------ Article
That had to be nerve wracking. I can't even imagine. What if it hadn't have been there?
I think we had known that there were a tattoos
There. We knew he had tattoos, but we pulled the jail booking sheets to look at them.
We weren't sure exactly where if the location lined up exactly. It was a gamble to have him do it. But Emily did it just like it was a gamble to put county on. It all works out. We'll
Back to that. But Scott did a great job. He did. He not only would,
He didn't fall down
Down. He didn't fall down. That is correct. And we have witnesses fall off the stand.
What? And their pants fall down
And their pants fall down. Oh,
Come
On. No, this happened. So a witness, as they walked up to take a seat or walk, he was walking. We delayed court because he didn't have a belt.
No. This is one of those stories that just sticks with you. He was set to testify, let's say on Wednesday, but he didn't have any pants that were suitable for court until he got his check, and then he was going to go get some pants. So we had to kick his testimony until he was lovely. Thursday. He was a great guy.
He was.
He comes in on Thursday and he had found himself some pants. And he comes into court and as he is walking up to the witness stand, he trips and falls and his pants fell out. And I was just heartbroken. I just felt so bad for the guy.
He still got up and testified.
Testified great.
He jumped right up. He was fine, fine. He got up there, testified to what he knew too. But I mean, it was just, there were moments like that that kind of broke the tense air. And again, we don't want it to sound cold that we were laughing at parts of this in court, but when you're seeing the things and you're talking about the things you have to laugh at something to You have no, you
Must. You absolutely must. So who questioned Beasley?
Jon Cross-examined Beasley. I cross examined Brogan and Jon cross-examined Beasley.
So what was it like to cross Examinee? Brogan?
It was fun. He didn't like me, so we went
At, you could tell from the get go.
Oh, we went at it right off the bat. My cross was not about actually getting anything from him. My whole goal was to piss him off.
Really? So how did you do that?
Just asked really short, direct questions. And he didn't like any of it. And I called him a liar on several different occasions. And it was probably not the most effective, but it was the strategy that I was going with at the time, probably could have done it much better. Kind of wish I had. But
We also had his statement where he confessed to everything.
So he had given a statement, everything he said, and then he gets on the witness stand and tries to show just how scared he was about everything. So my focus was on that he wasn't scared that he was enjoying this. And then at the end, I went through several people in his life that he had talked to and talked about, but that he never brought any of this up with him. I'm like, this is your coach or your teacher or your friend or your neighbor and all of these people that you've talked about on the stand, on direct about how they were part of your life. But you witness a murder and you never have think to go talk to them. You never think that they can protect you. And then you witness a second murder and you don't think that they can protect you. And then you witness a shooting and then you commit a murder, that kind of thing. And that was how it went. And it probably could have been better, and I haven't read the transcript in a long time, but I'm sure my cross-examination was probably more belligerent than it needed to be. Well, angry Paul came out, I think probably more than he needed to.
And then Jon, when he cross-examined Richard Beasley, you have to know that Jon was very calm. He was the calmest of the three of us. He was very quiet spoken, nice, nice guy. And when he got up to cross-examine Richard Beasley, there was an angry Jon. I'm like, oh my. Where has this been? All the whole first
Emotion we'd seen the whole time,
Really. It was a great cross-examination. It was controlled, it was poignant. It was all of the things that he needed to be because he didn't play into Richard's game at that point. Jon was prepared. He did a great job, but it just was so off from what we'd seen the rest of the, and he is a great attorney, but he was so calm. He was just like the quiet guy just sitting there showing us pictures of his kids
Who was getting ready to go to the Naval Academy. That's all he wanted to talk about.
------------
------ Data records
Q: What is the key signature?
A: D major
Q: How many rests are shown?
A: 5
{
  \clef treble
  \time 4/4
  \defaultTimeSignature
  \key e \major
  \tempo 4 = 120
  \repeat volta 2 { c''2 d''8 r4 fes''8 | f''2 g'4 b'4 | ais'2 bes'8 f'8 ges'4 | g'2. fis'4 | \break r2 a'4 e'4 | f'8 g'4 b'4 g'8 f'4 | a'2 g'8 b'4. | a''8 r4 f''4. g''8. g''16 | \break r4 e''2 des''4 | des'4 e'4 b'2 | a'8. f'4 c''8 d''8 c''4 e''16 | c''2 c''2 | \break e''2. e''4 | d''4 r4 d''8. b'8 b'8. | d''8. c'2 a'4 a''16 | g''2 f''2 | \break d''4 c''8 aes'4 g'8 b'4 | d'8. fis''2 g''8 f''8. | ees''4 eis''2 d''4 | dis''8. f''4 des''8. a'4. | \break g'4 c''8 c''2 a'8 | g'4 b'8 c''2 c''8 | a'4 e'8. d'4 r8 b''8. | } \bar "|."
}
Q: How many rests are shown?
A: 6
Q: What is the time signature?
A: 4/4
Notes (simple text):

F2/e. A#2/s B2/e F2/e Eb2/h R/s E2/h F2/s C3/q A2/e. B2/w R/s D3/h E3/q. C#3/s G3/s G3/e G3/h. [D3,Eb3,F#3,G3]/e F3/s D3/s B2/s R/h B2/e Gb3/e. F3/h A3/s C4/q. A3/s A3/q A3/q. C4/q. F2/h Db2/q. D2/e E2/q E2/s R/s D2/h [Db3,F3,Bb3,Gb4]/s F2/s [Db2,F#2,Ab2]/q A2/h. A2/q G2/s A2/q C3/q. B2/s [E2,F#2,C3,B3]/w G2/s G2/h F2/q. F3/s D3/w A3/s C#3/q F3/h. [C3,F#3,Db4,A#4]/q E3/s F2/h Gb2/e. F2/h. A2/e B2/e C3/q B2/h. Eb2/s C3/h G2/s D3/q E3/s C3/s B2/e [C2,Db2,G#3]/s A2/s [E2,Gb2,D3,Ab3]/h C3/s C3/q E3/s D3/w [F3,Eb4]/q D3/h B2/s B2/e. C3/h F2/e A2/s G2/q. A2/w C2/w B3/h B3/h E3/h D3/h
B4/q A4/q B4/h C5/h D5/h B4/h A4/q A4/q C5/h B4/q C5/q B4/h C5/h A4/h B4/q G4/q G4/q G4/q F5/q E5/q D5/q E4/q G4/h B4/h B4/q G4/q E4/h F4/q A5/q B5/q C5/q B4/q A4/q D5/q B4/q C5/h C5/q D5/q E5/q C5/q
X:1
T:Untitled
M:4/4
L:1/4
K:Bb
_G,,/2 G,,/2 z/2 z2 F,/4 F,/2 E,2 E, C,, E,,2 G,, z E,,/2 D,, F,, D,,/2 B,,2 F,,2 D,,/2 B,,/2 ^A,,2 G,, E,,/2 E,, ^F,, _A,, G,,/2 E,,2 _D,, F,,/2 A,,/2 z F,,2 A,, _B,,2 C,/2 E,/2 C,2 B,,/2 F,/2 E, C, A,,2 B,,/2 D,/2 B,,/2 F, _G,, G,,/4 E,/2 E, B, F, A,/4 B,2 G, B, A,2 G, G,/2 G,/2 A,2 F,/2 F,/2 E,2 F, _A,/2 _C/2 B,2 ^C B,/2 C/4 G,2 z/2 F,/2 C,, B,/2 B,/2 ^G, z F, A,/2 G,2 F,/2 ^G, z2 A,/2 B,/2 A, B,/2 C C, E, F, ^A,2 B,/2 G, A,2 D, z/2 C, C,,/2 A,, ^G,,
------------
**Given problem 1**: Say whether each statement agrees with the transcript, answering yes or no and quoting the words of the transcript that decide it: (a) Jon cross-examined Beasley. (b) The witness whose pants came down arrived in court on Friday. (c) Jon was the calmest of the three.
**Given problem 2**: In the transcript, rename "Thursday" to "Friday" in the passage from "He comes in on" to "for the guy.", and write out that passage with the change.

**Correct answer 1**:
(a) Yes: "I cross examined Brogan and Jon cross-examined Beasley."
(b) No: "He comes in on Thursday and he had found himself some pants."
(c) Yes: "He was the calmest of the three of us."

**Correct answer 2**:
He comes in on Friday and he had found himself some pants. And he comes into court and as he is walking up to the witness stand, he trips and falls and his pants fell out. And I was just heartbroken. I just felt so bad for the guy.